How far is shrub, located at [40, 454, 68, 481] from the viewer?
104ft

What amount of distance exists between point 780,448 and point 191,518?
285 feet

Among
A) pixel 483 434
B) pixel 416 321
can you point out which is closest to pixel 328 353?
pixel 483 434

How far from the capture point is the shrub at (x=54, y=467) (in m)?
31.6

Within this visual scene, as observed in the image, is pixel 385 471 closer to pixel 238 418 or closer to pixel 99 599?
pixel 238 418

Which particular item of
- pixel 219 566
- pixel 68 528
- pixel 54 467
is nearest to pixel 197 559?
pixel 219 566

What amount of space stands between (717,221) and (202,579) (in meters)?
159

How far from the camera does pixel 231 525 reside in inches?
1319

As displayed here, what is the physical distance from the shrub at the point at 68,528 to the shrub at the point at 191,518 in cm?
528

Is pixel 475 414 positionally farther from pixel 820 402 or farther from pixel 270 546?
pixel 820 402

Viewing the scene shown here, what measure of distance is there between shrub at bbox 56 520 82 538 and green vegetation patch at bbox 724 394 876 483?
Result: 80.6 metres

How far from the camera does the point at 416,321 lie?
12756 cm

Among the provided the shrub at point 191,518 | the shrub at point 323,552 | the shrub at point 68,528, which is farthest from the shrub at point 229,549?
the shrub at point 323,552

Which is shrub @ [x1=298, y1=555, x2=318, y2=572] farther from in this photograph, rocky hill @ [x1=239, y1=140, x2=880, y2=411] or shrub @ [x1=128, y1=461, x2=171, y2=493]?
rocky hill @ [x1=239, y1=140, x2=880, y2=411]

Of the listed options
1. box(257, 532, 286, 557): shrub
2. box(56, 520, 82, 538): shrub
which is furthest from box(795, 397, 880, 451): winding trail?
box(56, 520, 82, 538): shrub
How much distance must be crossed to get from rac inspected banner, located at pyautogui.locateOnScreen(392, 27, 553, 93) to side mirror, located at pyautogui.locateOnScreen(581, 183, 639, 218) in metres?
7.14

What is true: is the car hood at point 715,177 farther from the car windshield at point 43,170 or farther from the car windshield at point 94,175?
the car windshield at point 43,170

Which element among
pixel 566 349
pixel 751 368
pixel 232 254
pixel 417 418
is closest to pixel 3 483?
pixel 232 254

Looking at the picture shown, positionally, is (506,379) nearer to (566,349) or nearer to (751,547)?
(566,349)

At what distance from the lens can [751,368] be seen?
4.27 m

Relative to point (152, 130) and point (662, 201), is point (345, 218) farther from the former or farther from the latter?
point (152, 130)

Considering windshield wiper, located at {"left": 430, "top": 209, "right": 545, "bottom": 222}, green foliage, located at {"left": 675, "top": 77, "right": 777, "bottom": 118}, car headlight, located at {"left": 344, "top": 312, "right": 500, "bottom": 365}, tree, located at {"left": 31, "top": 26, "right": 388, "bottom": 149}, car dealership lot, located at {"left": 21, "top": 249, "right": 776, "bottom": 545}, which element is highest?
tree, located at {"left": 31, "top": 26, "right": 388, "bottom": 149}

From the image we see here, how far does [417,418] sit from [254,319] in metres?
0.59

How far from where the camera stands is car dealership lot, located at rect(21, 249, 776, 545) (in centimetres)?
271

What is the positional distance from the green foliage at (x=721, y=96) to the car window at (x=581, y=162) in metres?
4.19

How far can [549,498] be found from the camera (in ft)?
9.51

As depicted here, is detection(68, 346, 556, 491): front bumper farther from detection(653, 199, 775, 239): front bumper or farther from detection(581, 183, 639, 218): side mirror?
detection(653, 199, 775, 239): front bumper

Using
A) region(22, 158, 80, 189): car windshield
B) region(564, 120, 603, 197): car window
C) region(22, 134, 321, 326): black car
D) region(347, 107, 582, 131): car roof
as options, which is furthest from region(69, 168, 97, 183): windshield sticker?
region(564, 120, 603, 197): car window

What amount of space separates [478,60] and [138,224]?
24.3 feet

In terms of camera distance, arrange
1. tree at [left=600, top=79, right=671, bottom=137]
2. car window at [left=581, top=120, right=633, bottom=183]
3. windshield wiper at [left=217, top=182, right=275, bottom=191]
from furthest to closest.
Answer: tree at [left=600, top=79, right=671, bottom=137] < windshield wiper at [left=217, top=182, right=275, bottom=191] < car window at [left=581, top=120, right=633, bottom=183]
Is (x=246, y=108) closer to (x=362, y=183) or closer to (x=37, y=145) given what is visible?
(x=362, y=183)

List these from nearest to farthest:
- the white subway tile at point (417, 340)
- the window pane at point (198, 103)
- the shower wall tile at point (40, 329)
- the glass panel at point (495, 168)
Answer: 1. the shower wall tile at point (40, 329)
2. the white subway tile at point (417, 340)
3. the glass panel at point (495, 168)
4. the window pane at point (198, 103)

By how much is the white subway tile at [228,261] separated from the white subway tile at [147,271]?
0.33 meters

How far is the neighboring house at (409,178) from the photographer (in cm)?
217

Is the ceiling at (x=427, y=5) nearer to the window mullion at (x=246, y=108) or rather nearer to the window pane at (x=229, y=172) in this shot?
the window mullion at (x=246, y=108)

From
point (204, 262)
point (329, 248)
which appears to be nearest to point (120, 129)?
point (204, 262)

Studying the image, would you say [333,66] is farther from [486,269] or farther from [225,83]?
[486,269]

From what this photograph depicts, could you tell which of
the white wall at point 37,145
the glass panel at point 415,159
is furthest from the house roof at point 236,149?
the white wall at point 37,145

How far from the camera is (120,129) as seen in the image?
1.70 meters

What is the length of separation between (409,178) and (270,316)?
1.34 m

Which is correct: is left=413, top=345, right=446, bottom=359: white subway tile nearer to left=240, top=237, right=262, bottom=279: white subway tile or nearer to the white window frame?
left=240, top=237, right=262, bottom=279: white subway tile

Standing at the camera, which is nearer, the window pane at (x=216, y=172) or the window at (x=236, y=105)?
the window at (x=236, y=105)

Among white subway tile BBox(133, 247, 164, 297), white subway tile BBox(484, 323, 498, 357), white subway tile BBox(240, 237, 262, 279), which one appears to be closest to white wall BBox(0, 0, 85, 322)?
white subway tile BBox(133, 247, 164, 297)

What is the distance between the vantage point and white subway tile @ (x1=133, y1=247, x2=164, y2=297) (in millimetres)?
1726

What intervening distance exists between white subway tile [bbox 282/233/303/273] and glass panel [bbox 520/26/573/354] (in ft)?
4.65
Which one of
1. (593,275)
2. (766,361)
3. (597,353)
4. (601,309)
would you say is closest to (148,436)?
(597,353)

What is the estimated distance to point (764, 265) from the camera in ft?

----

Exercise objective: Revise the rows above by replacing "vantage point" with "camera position" and leaving all other text as it is.

Written answer:
How far is shrub, located at [40, 454, 68, 481] from the viewer?
104ft

What amount of distance exists between point 780,448 and point 191,518?
285 feet

Among
A) pixel 483 434
B) pixel 416 321
can you point out which is closest to pixel 328 353?
pixel 483 434

How far from the capture point is the shrub at (x=54, y=467) (in m)?
31.6

Within this visual scene, as observed in the image, is pixel 385 471 closer to pixel 238 418 or closer to pixel 99 599?
pixel 238 418

Which particular item of
- pixel 219 566
- pixel 68 528
- pixel 54 467
is nearest to pixel 197 559?
pixel 219 566

What amount of space stands between (717,221) and (202,579) (in meters)?
159

How far from the camera does pixel 231 525 reside in inches?
1319

As displayed here, what is the physical distance from the shrub at the point at 68,528 to the shrub at the point at 191,518 in cm?
528

Is pixel 475 414 positionally farther from pixel 820 402 or farther from pixel 270 546?
pixel 820 402

Viewing the scene shown here, what measure of distance is there between shrub at bbox 56 520 82 538 and green vegetation patch at bbox 724 394 876 483?
Result: 80.6 metres

How far from the camera does the point at 416,321 lie?
12756 cm

Among the provided the shrub at point 191,518 | the shrub at point 323,552 | the shrub at point 68,528, which is farthest from the shrub at point 229,549?
the shrub at point 323,552

Which is shrub @ [x1=298, y1=555, x2=318, y2=572] farther from in this photograph, rocky hill @ [x1=239, y1=140, x2=880, y2=411] or shrub @ [x1=128, y1=461, x2=171, y2=493]?
rocky hill @ [x1=239, y1=140, x2=880, y2=411]

Of the listed options
1. box(257, 532, 286, 557): shrub
2. box(56, 520, 82, 538): shrub
which is furthest from box(795, 397, 880, 451): winding trail?
box(56, 520, 82, 538): shrub
How much distance must be crossed to get from rac inspected banner, located at pyautogui.locateOnScreen(392, 27, 553, 93) to side mirror, located at pyautogui.locateOnScreen(581, 183, 639, 218) in metres?
7.14

What is true: is the car hood at point 715,177 farther from the car windshield at point 43,170 or farther from the car windshield at point 94,175?
the car windshield at point 43,170

Which element among
pixel 566 349
pixel 751 368
pixel 232 254
pixel 417 418
is closest to pixel 3 483?
pixel 232 254

Looking at the picture shown, positionally, is (506,379) nearer to (566,349) or nearer to (751,547)?
(566,349)

At what distance from the lens can [751,368] be seen?
4.27 m

Relative to point (152, 130) and point (662, 201), is point (345, 218) farther from the former or farther from the latter?
point (152, 130)

Considering windshield wiper, located at {"left": 430, "top": 209, "right": 545, "bottom": 222}, green foliage, located at {"left": 675, "top": 77, "right": 777, "bottom": 118}, car headlight, located at {"left": 344, "top": 312, "right": 500, "bottom": 365}, tree, located at {"left": 31, "top": 26, "right": 388, "bottom": 149}, car dealership lot, located at {"left": 21, "top": 249, "right": 776, "bottom": 545}, which element is highest?
tree, located at {"left": 31, "top": 26, "right": 388, "bottom": 149}

From the image we see here, how far does [417,418] sit from [254,319] in metres?
0.59

How far from where the camera stands is car dealership lot, located at rect(21, 249, 776, 545) (in centimetres)?
271

What is the positional distance from the green foliage at (x=721, y=96) to the car window at (x=581, y=162) in metres?
4.19

How far can [549,498] be found from the camera (in ft)?
9.51

As depicted here, is detection(68, 346, 556, 491): front bumper farther from detection(653, 199, 775, 239): front bumper or farther from detection(581, 183, 639, 218): side mirror?
detection(653, 199, 775, 239): front bumper

Using
A) region(22, 158, 80, 189): car windshield
B) region(564, 120, 603, 197): car window
C) region(22, 134, 321, 326): black car
D) region(347, 107, 582, 131): car roof
as options, which is furthest from region(69, 168, 97, 183): windshield sticker?
region(564, 120, 603, 197): car window

What amount of space separates [478,60] and [138,224]?
24.3 feet

In terms of camera distance, arrange
1. tree at [left=600, top=79, right=671, bottom=137]
2. car window at [left=581, top=120, right=633, bottom=183]
3. windshield wiper at [left=217, top=182, right=275, bottom=191]
from furthest to closest.
Answer: tree at [left=600, top=79, right=671, bottom=137] < windshield wiper at [left=217, top=182, right=275, bottom=191] < car window at [left=581, top=120, right=633, bottom=183]
Is (x=246, y=108) closer to (x=362, y=183) or closer to (x=37, y=145) given what is visible?
(x=362, y=183)

List these from nearest to farthest:
- the white subway tile at point (417, 340)
- the window pane at point (198, 103)
- the shower wall tile at point (40, 329)
- the glass panel at point (495, 168)
Answer: 1. the shower wall tile at point (40, 329)
2. the white subway tile at point (417, 340)
3. the glass panel at point (495, 168)
4. the window pane at point (198, 103)

By how much is the white subway tile at [228,261] separated from the white subway tile at [147,271]?
0.33 meters

How far is the neighboring house at (409,178) from the photographer (in cm)?
217

Is the ceiling at (x=427, y=5) nearer to the window mullion at (x=246, y=108) or rather nearer to the window pane at (x=229, y=172) in this shot?
the window mullion at (x=246, y=108)

From
point (204, 262)
point (329, 248)
which appears to be nearest to point (120, 129)?
point (204, 262)

Studying the image, would you say [333,66] is farther from [486,269] or farther from [225,83]?
[486,269]

From what this photograph depicts, could you tell which of
the white wall at point 37,145
the glass panel at point 415,159
is furthest from the house roof at point 236,149?
the white wall at point 37,145

How far from the camera is (120,129) as seen in the image?
1.70 meters

What is the length of separation between (409,178) and (270,316)?
1.34 m

Which is correct: is left=413, top=345, right=446, bottom=359: white subway tile nearer to left=240, top=237, right=262, bottom=279: white subway tile or nearer to the white window frame?
left=240, top=237, right=262, bottom=279: white subway tile

Standing at the camera, which is nearer, the window pane at (x=216, y=172) or the window at (x=236, y=105)?
the window at (x=236, y=105)

Among white subway tile BBox(133, 247, 164, 297), white subway tile BBox(484, 323, 498, 357), white subway tile BBox(240, 237, 262, 279), which one appears to be closest to white wall BBox(0, 0, 85, 322)?
white subway tile BBox(133, 247, 164, 297)

What is the distance between the camera position and white subway tile @ (x1=133, y1=247, x2=164, y2=297) (in millimetres)?
1726

What intervening distance exists between white subway tile [bbox 282/233/303/273] and glass panel [bbox 520/26/573/354] (in ft)?
4.65
Which one of
1. (593,275)
2. (766,361)
3. (597,353)
4. (601,309)
would you say is closest to (148,436)?
(597,353)

What is the estimated distance to point (764, 265) from the camera in ft?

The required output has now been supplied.